One of the big benefits you get from light-weighting ... you can tow more and haul more. You don't get those same benefits to a customer on the car side. Truck buyers will pay for more capability, car buyers will pay for better fuel economy, but there's other ways to get fuel economy in a car without the need to provide more capability.
That said, Ford is looking to put all of its vehicles on a diet, and if it doesn't come through a more widespread use of aluminum, it could come from carbon fiber, another material Ford is investigating.
2nd Gear: Could There Be A Baby Bentley SUV?
The Bentley SUV, which is now officially known as the Bentayga, is coming soon. What is interesting is that the company that once said it'd never make an SUV is now considering a baby brother to the SUV that isn't even for sale yet.
Like any smart automaker, Bentley is watching what is going on with competitors like Land Rover and their model strategy for Range Rover, which would be Bentley's most direct competitor in the space.
Of course, this is all years off, with the Bentayga not even expected to break cover until the end of 2015. Look for more Bentley off-roaders in the years to come.
3rd Gear: Google Works With Michigan
Google wants you to ride around in its little driverless pod car things. Isn't that nice? But, in order to build them, they are partnering with a number of companies in Michigan, including some that you'll be very familiar with.
The little pods are being assembled in Livonia by Roush. Yes, the people who supercharge your Mustang are also building a little pod to ride around in. Talk about opposite ends of the spectrum. In addition, Google has partnered with ZF, Continental, Bosch, and LG, among others.
It's a truly international effort, but a lot of the work is being done in Detroit.
4th Gear: How Many Teslas?
Elon Musk knows that he has a bit of a reputation of over promising on goals that he's set for Tesla, so take this next goal with a grain of salt.
Musk was quoted as saying that even though Tesla makes 40,000 cars now, he believes that the company will be selling "millions" by 2025. Millions.

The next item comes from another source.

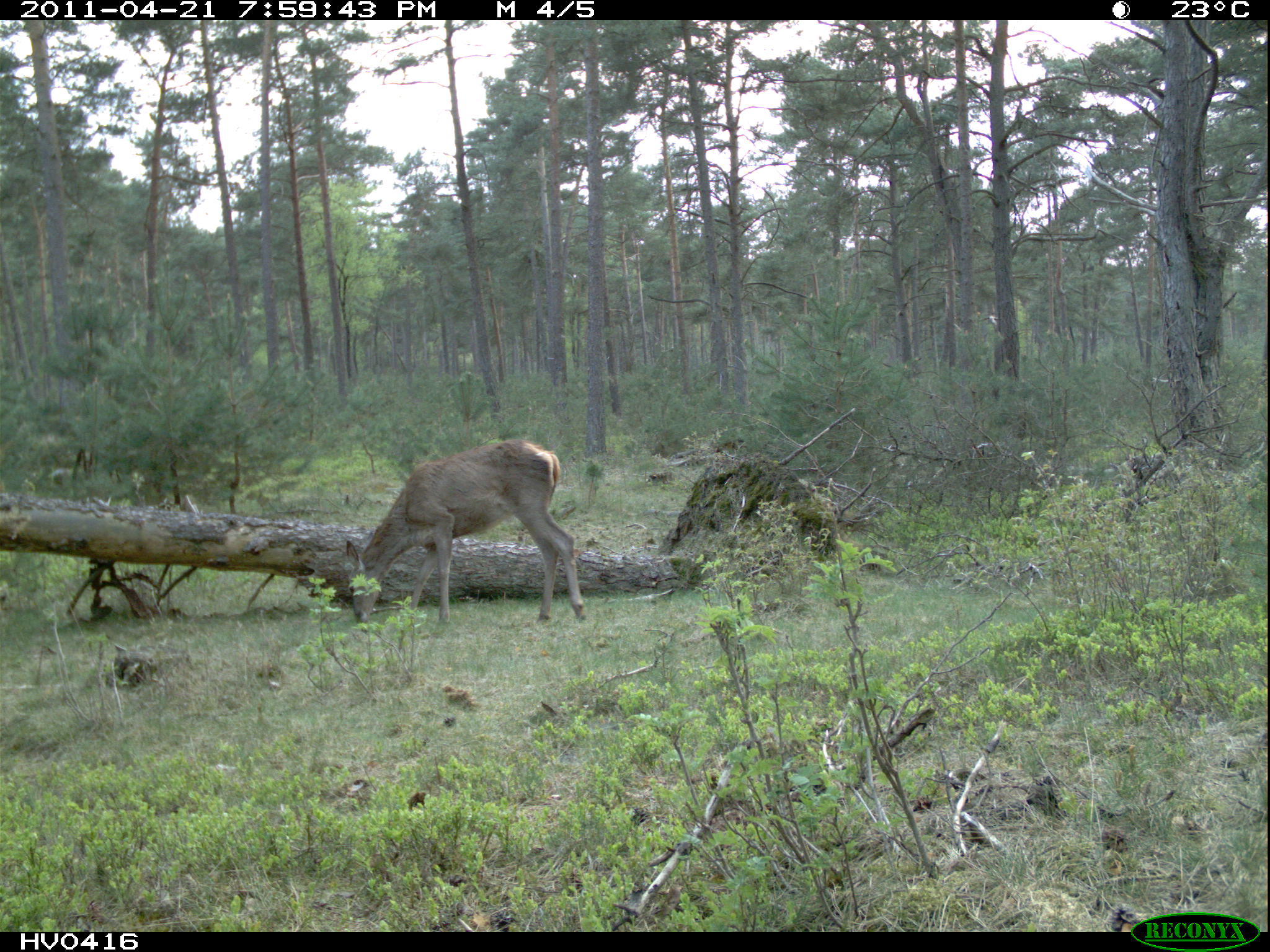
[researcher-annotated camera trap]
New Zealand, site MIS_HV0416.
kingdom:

He also said that the company might not be profitable until 2020, the year that Musk says Tesla will be selling 500,000 cars a year. Basically, Musk's goal is to have Tesla be as big as Fiat-Chrysler by 2025, since they sold two million cars last year.
5th Gear: Great Year, McLaren
McLaren sold 1,648 cars in 2014, a record for the brand from Woking. McLaren made mention of the P1 as part of what helped, but they only sold 248 P1s. The rest were the brand new 650S and a few leftover 12Cs. No matter what, well done McLaren. Well done.

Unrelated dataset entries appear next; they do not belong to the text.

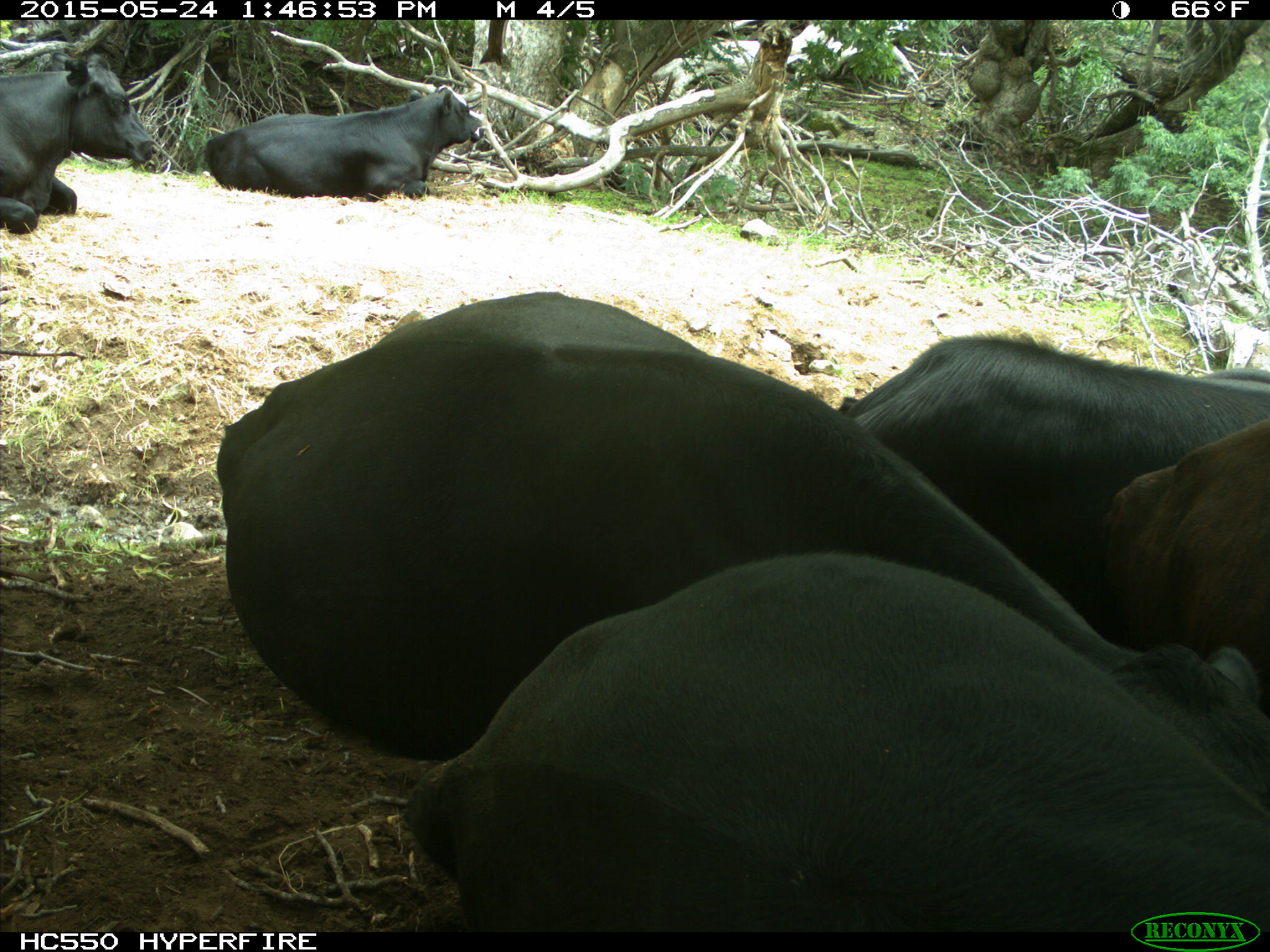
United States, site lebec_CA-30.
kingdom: Animalia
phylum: Chordata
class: Mammalia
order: Artiodactyla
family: Bovidae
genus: Bos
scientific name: Bos taurus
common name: domestic cow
Bos taurus (domestic cow).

On January 15, 1936, Edsel Ford, the son of auto industry pioneer Henry Ford, forms a philanthropic organization called the Ford Foundation with a donation of $25,000. The foundation, which was established in part as a legal way for the Ford family to avoid the hefty inheritance taxes that President Franklin D. Roosevelt's administration imposed on large estates, grew into a multi-billion dollar institution that today supports programs in the U.S. and over 50 other countries around the globe for the purpose of the "advancement of human welfare."
Is Ford missing an opportunity by not making more cars out of aluminum? Is that short sighted?